Understanding the IPFS White Paper part 2

Mon 21 August 2017

This article is part 5 of the Blockchain train journal, start reading here: Catching the Blockchain Train.

The IPFS White Paper: IPFS Design

The IPFS stack is visualized as follows:

or with more detail:

I borrowed both images from presentations by Juan Benet (the BDFL of IPFS).

The IPFS design in the white paper goes more or less through these layers, bottom-up:

The IPFS Protocol is divided into a stack of sub-protocols responsible for different functionality:

  1. Identities - manage node identity generation and verification.
  2. Network - manages connections to other peers, uses various underlying network protocols. Configurable.
  3. Routing - maintains information to locate specific peers and objects. Responds to both local and remote queries. Defaults to a DHT, but is swappable.
  4. Exchange - a novel block exchange protocol (BitSwap) that governs efficient block distribution. Modelled as a market, weakly incentivizes data replication. Trade Strategies swappable.
  5. Objects - a Merkle DAG of content-addressed immutable objects with links. Used to represent arbitrary data structures, e.g. file hierarchies and communication systems.
  6. Files - versioned file system hierarchy inspired by Git.
  7. Naming - A self-certifying mutable name system.

Here's my alternative naming of these sub-protocols:

  1. Identities: name those nodes
  2. Network: talk to other clients
  3. Routing: announce and find stuff
  4. Exchange: give and take
  5. Objects: organize the data
  6. Files: uh?
  7. Naming: adding mutability

Let's go through them and see if we can increase our understanding of IPFS a bit!

Identities: name those nodes

IPFS is a P2P network of clients; there is no central server. These clients are the nodes of the network and need a way to be identified by the other nodes. If you just number the nodes 1,2,3,... anyone can add a node with an existing ID and claim to be that node. To prevent that some cryptography is needed. IPFS does it like this:

  • generate a PKI key pair (public + private key)
  • hash the public key
  • the resulting hash is the NodeId

All this is done during the init phase of a node: ipfs init > the resulting keys are stored in ~/.ipfs/config and returns the NodeId.

When two nodes start communicating the following happens:

  • exchange public keys
  • check if: hash(other.PublicKey) == other.NodeId
  • if so, we have identified the other node and can e.g. request for data objects
  • if not, we disconnect from the "fake" node

The actual hashing algorithm is not specified in the white paper, read the note about that here:

Rather than locking the system to a particular set of function choices, IPFS favors self-describing values. Hash digest values are stored in multihash format, which includes a short header specifying the hash function used, and the digest length in bytes.

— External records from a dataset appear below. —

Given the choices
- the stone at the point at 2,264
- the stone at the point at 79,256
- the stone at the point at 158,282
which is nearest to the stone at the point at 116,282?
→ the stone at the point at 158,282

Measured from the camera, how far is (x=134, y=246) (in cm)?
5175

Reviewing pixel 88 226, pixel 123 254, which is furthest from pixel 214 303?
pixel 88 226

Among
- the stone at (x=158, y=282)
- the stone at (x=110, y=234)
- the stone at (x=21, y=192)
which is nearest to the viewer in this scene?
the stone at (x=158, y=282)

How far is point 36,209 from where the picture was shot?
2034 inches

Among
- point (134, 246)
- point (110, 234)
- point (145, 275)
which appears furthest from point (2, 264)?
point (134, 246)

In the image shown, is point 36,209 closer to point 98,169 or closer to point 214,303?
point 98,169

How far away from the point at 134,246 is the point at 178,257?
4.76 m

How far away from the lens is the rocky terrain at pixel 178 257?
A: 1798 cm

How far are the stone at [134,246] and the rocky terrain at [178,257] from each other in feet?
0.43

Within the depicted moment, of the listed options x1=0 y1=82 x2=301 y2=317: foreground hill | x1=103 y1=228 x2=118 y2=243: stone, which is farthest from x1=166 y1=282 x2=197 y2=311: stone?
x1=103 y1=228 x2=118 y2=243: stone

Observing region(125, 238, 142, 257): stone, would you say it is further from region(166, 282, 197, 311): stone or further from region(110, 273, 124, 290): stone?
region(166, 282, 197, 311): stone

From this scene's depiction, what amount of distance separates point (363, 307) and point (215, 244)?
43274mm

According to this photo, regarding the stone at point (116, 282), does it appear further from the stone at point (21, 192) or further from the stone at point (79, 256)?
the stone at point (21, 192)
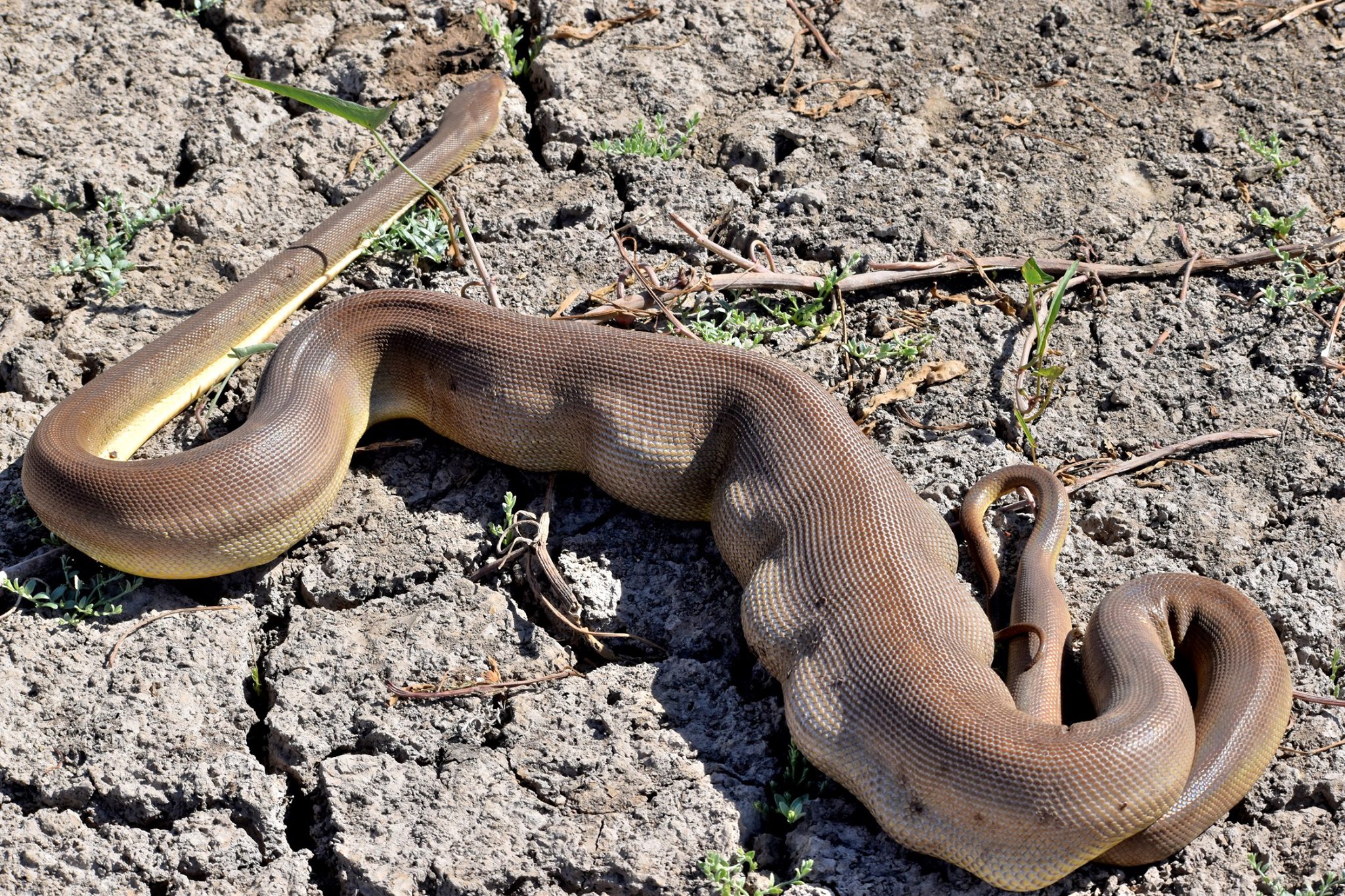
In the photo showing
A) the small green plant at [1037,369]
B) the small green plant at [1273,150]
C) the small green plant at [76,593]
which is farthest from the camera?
the small green plant at [1273,150]

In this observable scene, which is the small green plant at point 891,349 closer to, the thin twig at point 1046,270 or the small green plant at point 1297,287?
the thin twig at point 1046,270

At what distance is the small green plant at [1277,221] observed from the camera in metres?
5.81

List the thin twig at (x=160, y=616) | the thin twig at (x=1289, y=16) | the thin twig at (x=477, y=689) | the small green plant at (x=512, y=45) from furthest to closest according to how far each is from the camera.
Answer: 1. the small green plant at (x=512, y=45)
2. the thin twig at (x=1289, y=16)
3. the thin twig at (x=160, y=616)
4. the thin twig at (x=477, y=689)

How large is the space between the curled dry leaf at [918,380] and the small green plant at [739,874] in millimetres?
2107

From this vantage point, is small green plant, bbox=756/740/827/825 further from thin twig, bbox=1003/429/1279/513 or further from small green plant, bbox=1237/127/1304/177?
small green plant, bbox=1237/127/1304/177

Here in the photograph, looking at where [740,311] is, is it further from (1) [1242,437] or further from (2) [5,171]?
(2) [5,171]

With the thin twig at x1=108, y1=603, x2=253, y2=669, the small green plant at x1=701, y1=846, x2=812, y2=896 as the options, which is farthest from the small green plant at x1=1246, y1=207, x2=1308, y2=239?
the thin twig at x1=108, y1=603, x2=253, y2=669

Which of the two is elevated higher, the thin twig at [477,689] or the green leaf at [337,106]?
the green leaf at [337,106]

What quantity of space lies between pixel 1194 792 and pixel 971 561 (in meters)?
1.23

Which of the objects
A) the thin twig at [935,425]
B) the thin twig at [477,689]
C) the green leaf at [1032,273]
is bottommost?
the thin twig at [477,689]

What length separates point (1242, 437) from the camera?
505 cm

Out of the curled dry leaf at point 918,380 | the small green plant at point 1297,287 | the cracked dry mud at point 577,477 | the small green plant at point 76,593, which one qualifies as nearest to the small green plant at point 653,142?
the cracked dry mud at point 577,477

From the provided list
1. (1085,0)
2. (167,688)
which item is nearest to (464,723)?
(167,688)

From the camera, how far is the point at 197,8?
6914mm
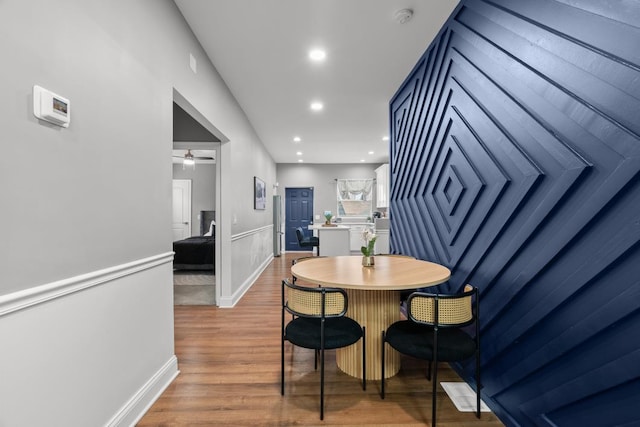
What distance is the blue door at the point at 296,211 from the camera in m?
8.59

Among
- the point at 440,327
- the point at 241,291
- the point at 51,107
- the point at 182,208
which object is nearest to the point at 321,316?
the point at 440,327

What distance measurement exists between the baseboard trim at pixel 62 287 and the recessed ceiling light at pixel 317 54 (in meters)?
2.32

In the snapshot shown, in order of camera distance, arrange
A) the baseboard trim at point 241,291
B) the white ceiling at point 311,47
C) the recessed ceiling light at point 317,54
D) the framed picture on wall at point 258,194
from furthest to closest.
→ 1. the framed picture on wall at point 258,194
2. the baseboard trim at point 241,291
3. the recessed ceiling light at point 317,54
4. the white ceiling at point 311,47

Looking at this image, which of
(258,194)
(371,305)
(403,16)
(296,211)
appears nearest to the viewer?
(371,305)

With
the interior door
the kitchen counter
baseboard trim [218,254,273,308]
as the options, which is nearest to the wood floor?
baseboard trim [218,254,273,308]

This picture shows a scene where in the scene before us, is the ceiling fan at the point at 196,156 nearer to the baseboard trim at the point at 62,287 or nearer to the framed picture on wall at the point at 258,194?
the framed picture on wall at the point at 258,194

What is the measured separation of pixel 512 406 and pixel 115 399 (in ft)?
7.29

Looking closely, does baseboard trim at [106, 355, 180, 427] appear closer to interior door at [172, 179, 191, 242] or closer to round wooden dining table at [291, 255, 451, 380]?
round wooden dining table at [291, 255, 451, 380]

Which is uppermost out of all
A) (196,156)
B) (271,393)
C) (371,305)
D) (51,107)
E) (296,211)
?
(196,156)

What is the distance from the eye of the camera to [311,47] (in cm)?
255

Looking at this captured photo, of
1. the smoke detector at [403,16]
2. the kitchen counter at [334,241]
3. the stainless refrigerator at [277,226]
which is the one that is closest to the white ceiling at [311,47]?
the smoke detector at [403,16]

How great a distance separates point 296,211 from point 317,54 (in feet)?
20.4

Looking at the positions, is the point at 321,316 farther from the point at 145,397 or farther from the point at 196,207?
the point at 196,207

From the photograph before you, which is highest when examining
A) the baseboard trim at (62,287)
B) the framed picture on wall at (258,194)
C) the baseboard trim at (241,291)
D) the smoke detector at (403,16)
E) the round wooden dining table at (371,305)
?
the smoke detector at (403,16)
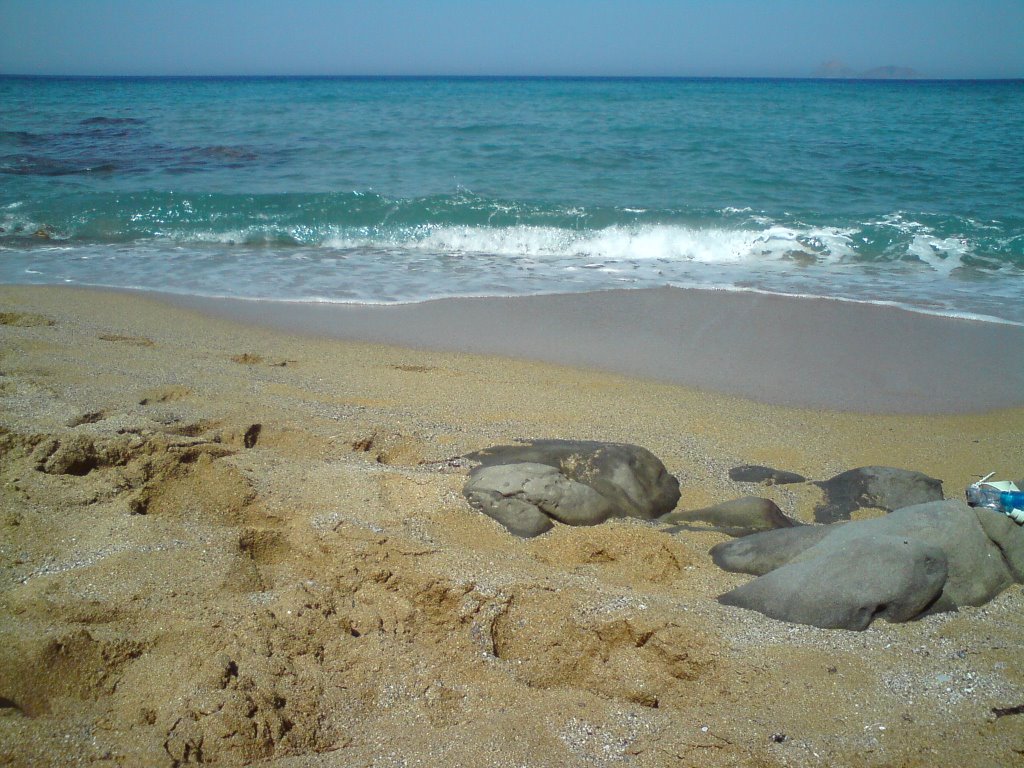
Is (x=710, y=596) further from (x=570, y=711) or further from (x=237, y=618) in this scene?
(x=237, y=618)

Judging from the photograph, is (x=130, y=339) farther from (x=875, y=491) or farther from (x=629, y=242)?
(x=629, y=242)

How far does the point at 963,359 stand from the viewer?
585cm

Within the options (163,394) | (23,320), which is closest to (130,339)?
(23,320)

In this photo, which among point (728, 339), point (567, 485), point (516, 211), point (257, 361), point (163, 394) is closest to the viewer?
point (567, 485)

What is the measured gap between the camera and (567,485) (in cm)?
332

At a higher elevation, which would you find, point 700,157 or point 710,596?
point 700,157

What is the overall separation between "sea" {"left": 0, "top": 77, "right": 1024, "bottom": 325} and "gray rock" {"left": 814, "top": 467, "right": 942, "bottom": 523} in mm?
4148

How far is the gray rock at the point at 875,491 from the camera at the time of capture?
3.61 meters

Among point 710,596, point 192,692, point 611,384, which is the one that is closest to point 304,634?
point 192,692

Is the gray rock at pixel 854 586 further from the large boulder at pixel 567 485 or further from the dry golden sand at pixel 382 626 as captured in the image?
the large boulder at pixel 567 485

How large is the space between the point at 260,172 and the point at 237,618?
12740mm

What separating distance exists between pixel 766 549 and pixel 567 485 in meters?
0.85

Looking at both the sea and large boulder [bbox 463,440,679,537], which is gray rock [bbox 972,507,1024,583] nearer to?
large boulder [bbox 463,440,679,537]

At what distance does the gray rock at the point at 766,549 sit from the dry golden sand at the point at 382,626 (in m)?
0.12
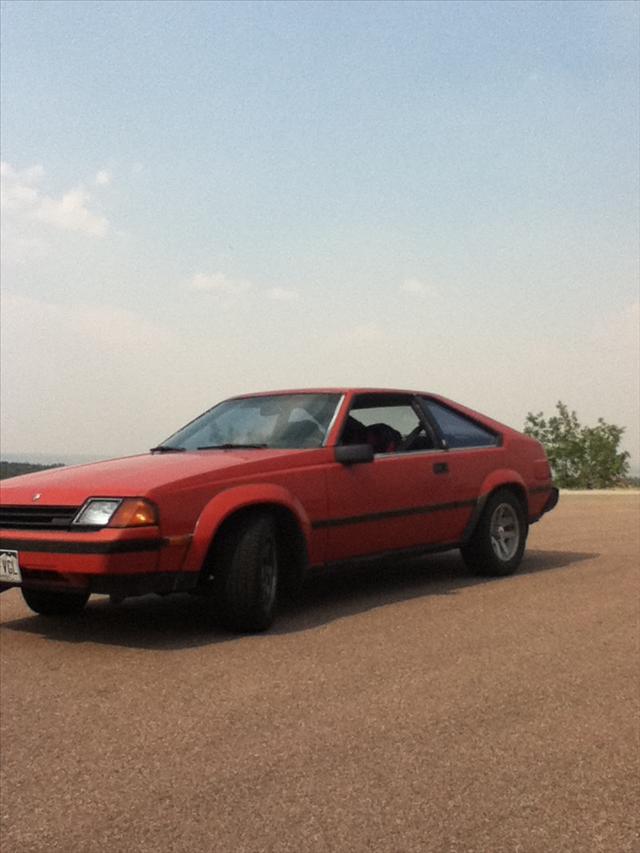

This allows the system to (a) choose the best function for the use case (e.g. stronger security vs faster performance), and (b) evolve as function choices change. Self-describing values allow using different parameter choices compatibly.

These multihashes are part of a whole family of self-describing hashes, and it is brilliant, check it out: multiformats.

Network: talk to other clients

The summary is this: IPFS works on top of any network (see the image above).

Interesting here is the network addressing to connect to a peer. IPFS uses multiaddr formatting for that. You can see it in action when starting a node:

Swarm listening on /ip4/

Swarm listening on /ip4/

Swarm listening on /ip4/

Swarm listening on /ip6/2a02:1234:9:0:21a:4aff:fed4:da32/tcp/4001

Swarm listening on /ip6/::1/tcp/4001

API server listening on /ip4/

Gateway (read-only) server listening on /ip4/

Routing: announce and find stuff

The routing layer is based on a DHT, as discussed in the previous episode, and its purpose is to:

  • announce that this node has some data (a block as discussed in the next chapter), or
  • find which nodes have some specific data (by referring to the multihash of a block), and
  • if the data is small enough (=< 1KB) the DHT stores the data as its value.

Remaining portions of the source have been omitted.